The presence of large feeding vessels to these lesions gives us the correct diagnosis of AVMs.
|AVMs are probably multiple in approximately 50% of cases, more frequently in association with Osler-Weber-Rendu syndrome, with which 90% of all pulmonary AVMs are associated. Often asymptomatic other presentations include dyspnea, paradoxical embolisation, bruits, clubbing and polycythaemia. Haemoptysis/Haemothorax are relatively rare. In infants and children in particular the left to right shunt may cause cyanosis particularly in the erect position. This phenomenon, orthodeoxia, is related to the basilar predominance of these lesions and increased physiologic flow to the lower lobes on erect repositioning. This partially explains variability in size of these lesions when repositioning or with Valsalva (smaller). |
AVMs may slowly grow with age. Very rarely they will contain pathognomonic phleboliths.

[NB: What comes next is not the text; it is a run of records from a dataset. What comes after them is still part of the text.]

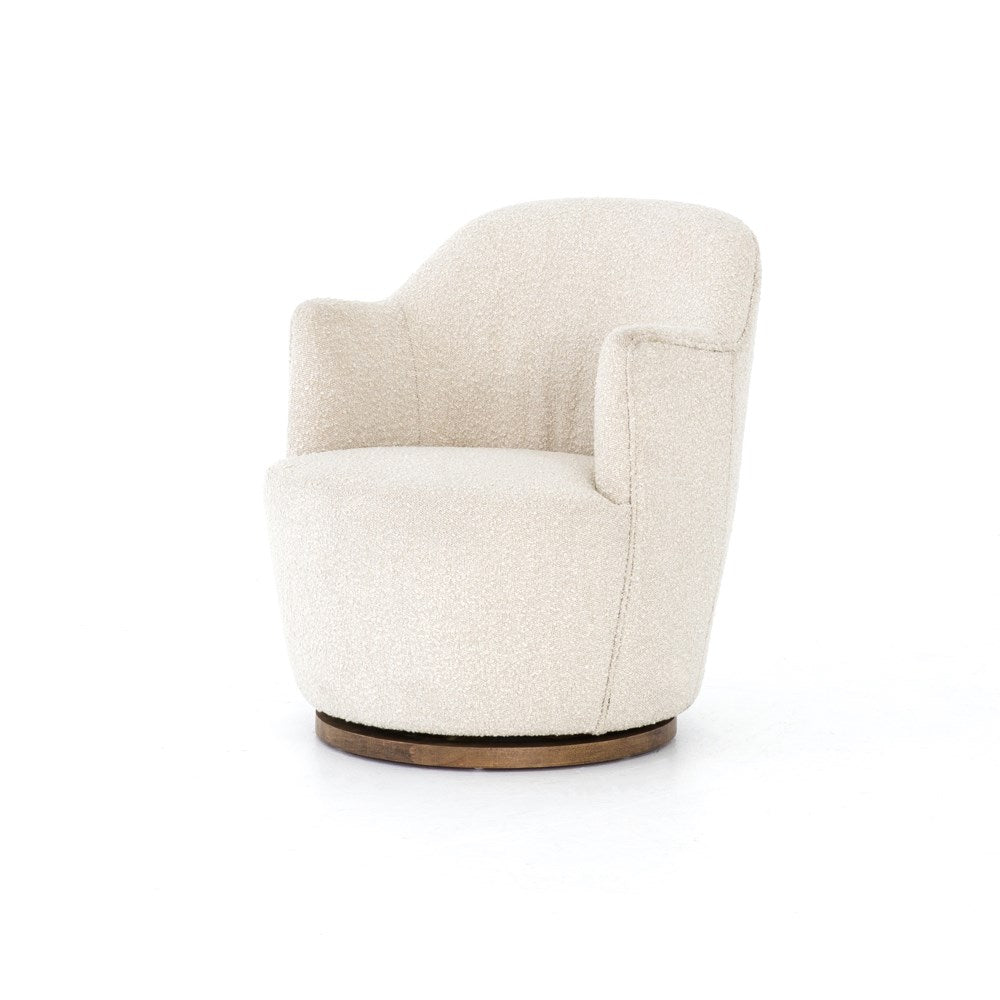 Aurora Chair Knoll NaturalChair Four Hands  Knoll Natural   Four Hands, Burke Decor, Mid Century Modern Furniture, Old Bones Furniture Company, Old Bones Co, Modern Mid Century, Designer Furniture, https://www.oldbonesco.com/
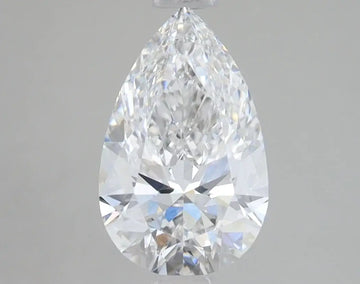 1.9 Carat Certified Pear Loose Stone Lab Grown Diamond No. 1330936 - Larson Jewelers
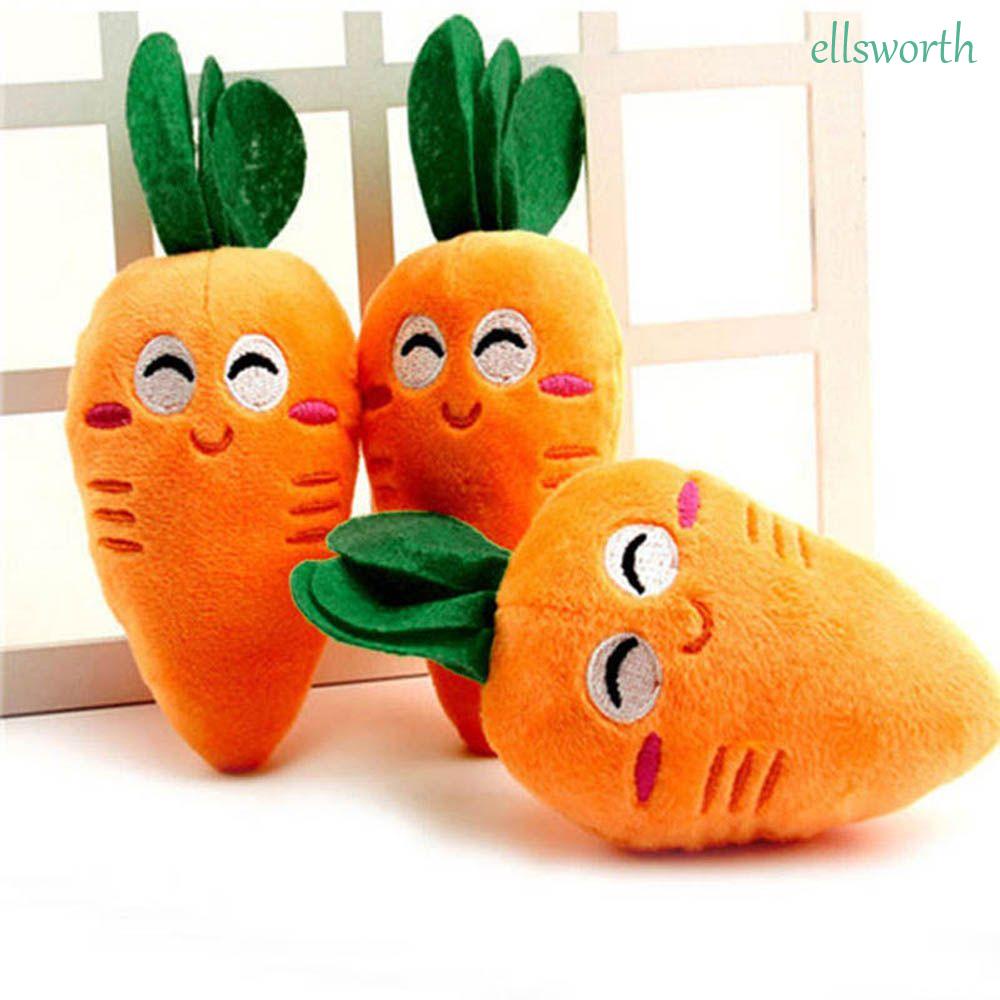 Củ cà rốt nhồi bông dễ thương cho thú cưng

|Pinpoint high density nodules are present in the lung bases and right upper lobe peripherally. The differential for pinpoint nodules is short because normal soft tissues of this density are not sufficiently radioopaque to cause appreciable discrete nodules. Remember that granulomas, varicella etc are bigger than pinpoint. So consider: |
High atomic number pneumoconiosis (e.g.stannosis (tin) or baritosis (barium) or silicosis- look for upper lobe predominance and dense septal lines)
Post lymphangiogram (not done now)
Haemosiderosis (primary: children, secondary: look for mitral valve disease)
Alveolar microlithiasis (nodules usually a little bigger, often perivascular and may be outlined by black band of pericardium or pleural edges) and
Heterotopic pulmonary calcification (hyperparathyroidism)- for which this appearance is characteristic.
On CT these nodules are subpleural and anterior. Bone isotope imaging may how diffuse pulmonary and gastric uptake even in the absence of plain film findings.
Porcelain gallbladder in same patient and calcified mesenteric nodes – postulated related to hyperparathyroidism in this patient. More characteristically an abdominal film may demonstrate nephrocalcinosis.
|The patient has bullous emphysema. In addition, a tubular density is present in the medial right lower lung. Diagnostic considerations should include a vascular malformation, a bronchocoele and in this particular location a congenital venolobar syndrome (scimitar vein). The latter is effectively excluded by the absence of right pulmonary hypoplasia, normal levocardia and a normal left hemidiaphragm. At the left base a sequestration may have multilobulated appearances. Finally do not forget a lung primary may appear lobulated - so play it safe and include it until CT confirms a genuinely tubular lesion.||CT demonstrates a dilated fluid filled bronchus with peripheral branching. Appearances confirm a bronchocoele. CT may demonstrate a proximal slow growing lesion such as a carcinoid or foreign body. If the appearances are in the left upper lobe bronchial atresia becomes a realistic proposition. If there is central marked bronchiectasis consider ABPA. Even in the absence of proximal endobronchial abnormality on CT, bronchoscopic exclusion of proximal abnormality is required.|
|Multiple nodules are identified. Several of these appear very well defined with a crescent of well defined air surrounding them. This should alert to the possibility of the nodules being subcutaneous or cutaneous. Careful inspection will then reveal several nodules extend outside the borders of the lungs. Only one diagnosis fits here- neurofibromatosis. For a perfect analysis take it a step further and comment on the spine (scoliosis, posterior scalloping, posterior mediastinal lesions), the ribs (superior or inferior rib notching or both (ribbon ribs)), the aorta (long segment coarctation), lungs (cystic change). All absent in this case.|
If there is only one or two nodules consider nipple densities, sebaceous cysts, warts etc.